Depois de cumprido o seu dever, acabou de se vestir com dedos desastrados e assustados, enfiando o gorro, o capote e o manto com capuz e afivelando o cinto da espada, prendendo-o bem apertado para não cair. Então, procurou a mochila e enfiou nela todas as suas coisas, mudas extras de roupa de baixo e meias secas, as pontas de flecha e a ponta de lança de vidro de dragão que Jon lhe dera e também o velho chifre, os pergaminhos, as tintas e penas, os mapas que andara desenhando, e uma alheira, dura como pedra, que guardava desde a Muralha. Amarrou tudo e pôs a mochila nas costas. O Senhor Comandante disse que eu não devia correr para a muralha anelar, lembrou-se, mas também disse que não devia ir correndo para junto dele. Sam respirou fundo e percebeu que não sabia o que fazer em seguida.

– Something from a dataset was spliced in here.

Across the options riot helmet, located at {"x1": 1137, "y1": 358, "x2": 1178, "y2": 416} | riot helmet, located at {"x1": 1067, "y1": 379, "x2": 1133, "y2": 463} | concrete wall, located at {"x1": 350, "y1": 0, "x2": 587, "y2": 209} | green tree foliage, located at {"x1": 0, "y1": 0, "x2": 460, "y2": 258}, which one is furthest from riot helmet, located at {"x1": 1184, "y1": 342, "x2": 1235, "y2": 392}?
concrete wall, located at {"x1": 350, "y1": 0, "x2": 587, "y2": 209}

Lembrava-se de ficar andando em círculos, perdido, com o medo crescendo em seu interior, como sempre acontecia. Havia cães ladrando e cavalos barrindo, mas a neve abafava os sons e fazia com que parecessem distantes. Sam não via nada além de três metros, nem mesmo os archotes que ardiam ao longo da baixa muralha de pedra que rodeava o cume do monte. Será que os archotes se apagaram? Pensar nisso era assustador demais. O berrante soou três vezes, e longamente, três sopros longos quer dizer Outros. Os caminhantes brancos da floresta, as sombras frias, os monstros das histórias que o faziam gritar e tremer quando garoto, montando as suas gigantes aranhas de gelo, sedentos de sangue...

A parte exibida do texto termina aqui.